_Cosa fare_
[A] Nel brano fornito, che senso attribuisce il commento alla meta raggiunta dal pensiero illuminista?
[B] Riporta tutti i principi che, secondo il brano fornito, appaiono inscindibili.

_Brano fornito_
All’interno di tali sistemi chiusi come viene gestito il rapporto tra diversità e uguaglianza? La tendenza è ad integrare o ad assimilare la diversità?

5 commenti:

Serena Peterlin ha detto...

Un post denso e complesso sul quale non è facile iniziare la discussione.
Posso dire, per iniziare, che i tre principi "Uguaglianza, Fraternità e Libertà" appaiono inscindibili.
Penso che la meta raggiunta (o meglio prefigurata) dal pensiero Illuminista ha, in questa direzione, un senso più profetico che non storico.
Presa in sé l'uguaglianza potrebbe configurarsi comunque come uno steccato perfino elitario.
Unita alla Libertà e alla Fraternità invece diventa diritto in senso più pieno.
Ma questo forse è ancora il passato.
Guardando avanti occorre riprendere le fila di un discorso razionalistico che va ben oltre quello umanitario (o umanitaristico).
Proporrei un'ipotesi che metto volentieri in gioco: nessuno si arroghi il privilegio di poter concedere l'uguaglianza, nemmeno per legge. Il diritto all'uguaglianza (insito nella dignità dell'essere umano) spetta "ad ogni individuo".

_Dati forniti_
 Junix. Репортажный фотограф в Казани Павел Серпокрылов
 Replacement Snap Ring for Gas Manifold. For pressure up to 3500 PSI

_Risultati attesi_
[A] Un senso più profetico che non storico.

[B] Uguaglianza, Fraternità e Libertà.